Mason, a partner at the law firm Davis & Harman in Washington — which represents the companies that participated in the Oliver Wyman study on IRAs released to the DOL and the SEC last April — told the SEC on Thursday that the agency's public comment request issued March 1 on costs and benefits of a fiduciary rule includes "a fundamental omission."
"The DOL project will address, among other things, exactly what the SEC is examining, i.e., the standards of conduct and other obligations of broker-dealers 'when providing personalized investment advice about securities to retail customers' who are IRA owners," Mason told the SEC in his comment letter. "Because it is not possible to determine the effects of possible SEC reforms without taking into account the interaction with possible DOL reforms significantly affecting the same conduct and the same IRA market, the responses to the SEC request will virtually all be incorrect as soon as the DOL acts, thus rendering the SEC's administrative record unhelpful."
Mason goes on to write that there is "complete overlap" between the SEC and DOL fiduciary projects on investment services provided to IRA owners.

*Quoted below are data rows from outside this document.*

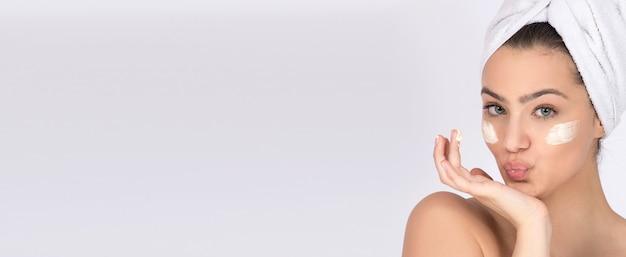 Concept de soins de la peau et de produits pour la peau, crèmes et hydratants. modèle de fille avec de la crème pour le visage sous les yeux et une serviette autour de sa tête.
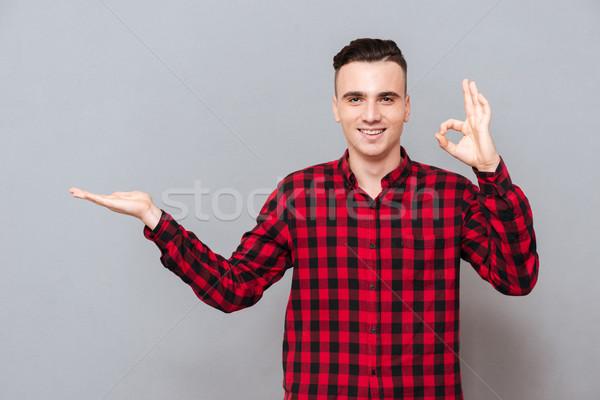 Man in shirt showing ok Stock photo © deandrobot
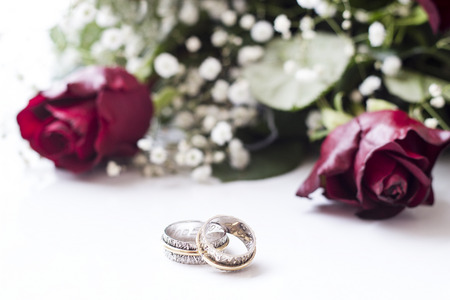 flyaway: Happy Valentines day. Wedding rings and red roses Stock Photo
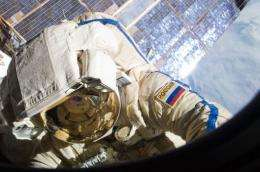 A Russian cosmonaut participates in a session of extravehicular activity on the Russian segment of the ISS
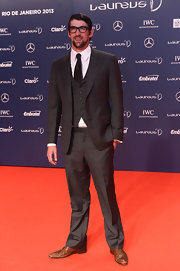 Michael Phelps showed off his dapper style with a classic three-piece suit.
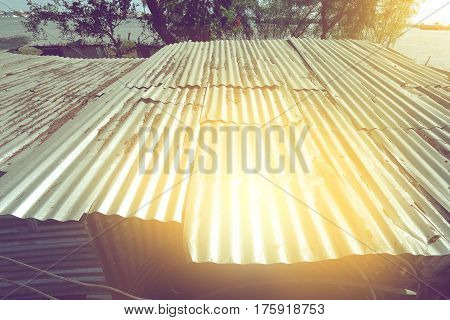 old zinc sheet of roof with spot of sunlight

"Since IRA assets were approximately $4.9 trillion as of the end of 2011, the degree of overlap between the two projects is enormous," Mason said.
David Tittsworth, executive director of the Investment Adviser Association in Washington, counters that "the DOL fiduciary rulemaking and the SEC's pending request for information stem from two different laws."
While the subject matter is related, Tittsworth says, "the provisions of ERISA generally governing the conduct of fiduciaries of pension plans are separate and different from Section 913 of the Dodd-Frank Act, the provision of law that authorizes the SEC to issue rules relating to the standard of conduct for broker-dealers that provide investment advice to retail customers."
While the industry has consistently urged the SEC and DOL to work together, Tittsworth adds, "as a matter of strict statutory interpretation, the SEC and DOL are constrained by — and must follow — very different statutory mandates. In fact, the argument could be made that, had Congress intended the SEC and DOL to work together on fiduciary rulemakings, Congress could have done so."
As Phyllis Borzi, head of DOL's Employee Benefits Security Administration and chief architect of the fiduciary rule, has told AdvisorOne previously, while there is a "primary commonality" between the SEC's Dodd-Frank project to put brokers under a fiduciary mandate and EBSA's fiduciary project, which is "to be more clear as to who is a fiduciary under [DOL and SEC's] respective statutes," it's impossible for the two to come out with one fiduciary standard as the statutes they adhere to are "so very different."